- **Excerpt**
2
$\begingroup$

Update This question is answered in section 3.2 of these notes.


As a probability novice, I'm struggling to completely understand the definition of a Markov chain as a sequence of random variables.

For simplicity, consider discrete-time, homogeneous Markov chains with finite state spaces $S$ which we take to be $\{1, \dots, n\}$. I understand the following definition of a Markov chain in this context:

A Markov chain is a pair $(S,P)$ where $P = (P_{ij})$ is a transition matrix.

Given this definition, one can generate a trajectory of the Markov chain consisting of an infinite sequence $s_0, s_1, \dots$ of elements of $S$ by initializing in a state $s_0$ and evolving forward according to the transition probabilities $(P_{ij})$.

So far so good -- this is all quite intuitive.

[Scene question records]
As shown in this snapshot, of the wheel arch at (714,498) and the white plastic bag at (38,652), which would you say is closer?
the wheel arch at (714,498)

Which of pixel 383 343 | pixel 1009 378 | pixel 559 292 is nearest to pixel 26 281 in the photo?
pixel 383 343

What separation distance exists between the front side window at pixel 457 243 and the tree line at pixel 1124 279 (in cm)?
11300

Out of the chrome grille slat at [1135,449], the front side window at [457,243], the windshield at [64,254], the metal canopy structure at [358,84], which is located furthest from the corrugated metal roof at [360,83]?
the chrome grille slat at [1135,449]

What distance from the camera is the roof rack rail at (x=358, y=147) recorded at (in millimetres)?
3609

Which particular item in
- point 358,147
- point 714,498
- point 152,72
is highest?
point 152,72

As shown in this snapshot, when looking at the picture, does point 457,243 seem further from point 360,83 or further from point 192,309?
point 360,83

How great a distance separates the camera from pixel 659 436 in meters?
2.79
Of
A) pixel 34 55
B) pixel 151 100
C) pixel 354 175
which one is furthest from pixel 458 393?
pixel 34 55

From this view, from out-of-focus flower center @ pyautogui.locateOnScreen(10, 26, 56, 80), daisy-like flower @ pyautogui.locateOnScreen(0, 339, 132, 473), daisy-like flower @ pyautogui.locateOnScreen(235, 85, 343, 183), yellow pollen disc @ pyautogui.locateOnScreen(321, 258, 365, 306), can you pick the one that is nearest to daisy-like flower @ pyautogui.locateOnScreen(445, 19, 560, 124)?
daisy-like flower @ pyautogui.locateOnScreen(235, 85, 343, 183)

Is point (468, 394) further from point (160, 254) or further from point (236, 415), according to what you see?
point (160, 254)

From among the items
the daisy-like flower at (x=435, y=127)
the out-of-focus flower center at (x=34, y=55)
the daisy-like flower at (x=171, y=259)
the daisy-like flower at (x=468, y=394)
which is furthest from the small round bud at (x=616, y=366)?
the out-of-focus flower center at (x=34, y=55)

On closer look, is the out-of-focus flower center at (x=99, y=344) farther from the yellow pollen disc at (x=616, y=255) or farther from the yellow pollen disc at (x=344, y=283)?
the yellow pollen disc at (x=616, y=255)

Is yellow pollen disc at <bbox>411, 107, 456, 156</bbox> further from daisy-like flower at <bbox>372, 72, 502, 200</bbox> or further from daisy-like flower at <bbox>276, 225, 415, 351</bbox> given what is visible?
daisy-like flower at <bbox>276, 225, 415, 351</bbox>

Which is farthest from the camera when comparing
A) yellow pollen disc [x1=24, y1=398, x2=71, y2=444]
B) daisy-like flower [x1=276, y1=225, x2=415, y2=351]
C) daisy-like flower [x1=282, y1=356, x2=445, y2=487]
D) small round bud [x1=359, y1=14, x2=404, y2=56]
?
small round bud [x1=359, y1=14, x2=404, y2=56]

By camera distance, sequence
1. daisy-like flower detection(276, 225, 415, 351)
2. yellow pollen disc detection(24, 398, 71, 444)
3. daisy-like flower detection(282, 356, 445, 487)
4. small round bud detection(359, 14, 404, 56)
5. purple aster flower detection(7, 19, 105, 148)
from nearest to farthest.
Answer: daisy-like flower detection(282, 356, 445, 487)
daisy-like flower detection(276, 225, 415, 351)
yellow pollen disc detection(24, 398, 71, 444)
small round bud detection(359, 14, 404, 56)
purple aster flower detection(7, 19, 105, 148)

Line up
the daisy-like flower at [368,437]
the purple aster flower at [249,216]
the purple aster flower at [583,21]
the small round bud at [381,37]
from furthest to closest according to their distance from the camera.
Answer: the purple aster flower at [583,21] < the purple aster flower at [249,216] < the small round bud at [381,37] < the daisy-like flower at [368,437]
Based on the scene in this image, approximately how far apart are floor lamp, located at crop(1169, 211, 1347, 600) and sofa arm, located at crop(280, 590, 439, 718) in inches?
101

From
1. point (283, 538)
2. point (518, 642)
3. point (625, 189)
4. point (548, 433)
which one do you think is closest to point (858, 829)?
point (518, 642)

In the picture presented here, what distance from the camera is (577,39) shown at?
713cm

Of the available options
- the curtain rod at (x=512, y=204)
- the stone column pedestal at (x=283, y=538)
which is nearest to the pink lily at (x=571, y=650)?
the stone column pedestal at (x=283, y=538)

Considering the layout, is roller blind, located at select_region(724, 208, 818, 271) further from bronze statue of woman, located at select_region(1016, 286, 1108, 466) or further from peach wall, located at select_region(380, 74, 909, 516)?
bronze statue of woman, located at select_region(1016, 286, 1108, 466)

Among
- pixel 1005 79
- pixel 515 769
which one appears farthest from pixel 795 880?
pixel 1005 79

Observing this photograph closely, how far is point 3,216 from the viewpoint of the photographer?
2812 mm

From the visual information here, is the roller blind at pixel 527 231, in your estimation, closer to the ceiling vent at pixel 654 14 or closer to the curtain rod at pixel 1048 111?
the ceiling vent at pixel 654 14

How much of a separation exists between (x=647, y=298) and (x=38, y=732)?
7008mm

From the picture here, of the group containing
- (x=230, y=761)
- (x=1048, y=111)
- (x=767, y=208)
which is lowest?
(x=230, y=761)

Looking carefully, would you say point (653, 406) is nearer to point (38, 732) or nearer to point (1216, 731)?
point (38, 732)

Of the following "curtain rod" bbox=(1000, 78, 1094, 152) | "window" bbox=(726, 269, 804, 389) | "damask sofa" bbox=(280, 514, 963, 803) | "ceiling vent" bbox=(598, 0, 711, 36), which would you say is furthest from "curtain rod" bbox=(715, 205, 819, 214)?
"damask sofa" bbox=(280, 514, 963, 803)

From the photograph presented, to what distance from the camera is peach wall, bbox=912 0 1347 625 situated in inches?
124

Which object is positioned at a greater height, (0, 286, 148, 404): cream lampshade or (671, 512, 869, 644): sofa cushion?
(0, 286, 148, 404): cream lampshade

- **Short exercise**
Please transcribe the whole Markov chain post word for word. The items have no role in what is asked here.

- **Written solution**
2
$\begingroup$

Update This question is answered in section 3.2 of these notes.


As a probability novice, I'm struggling to completely understand the definition of a Markov chain as a sequence of random variables.

For simplicity, consider discrete-time, homogeneous Markov chains with finite state spaces $S$ which we take to be $\{1, \dots, n\}$. I understand the following definition of a Markov chain in this context:

A Markov chain is a pair $(S,P)$ where $P = (P_{ij})$ is a transition matrix.

Given this definition, one can generate a trajectory of the Markov chain consisting of an infinite sequence $s_0, s_1, \dots$ of elements of $S$ by initializing in a state $s_0$ and evolving forward according to the transition probabilities $(P_{ij})$.

So far so good -- this is all quite intuitive.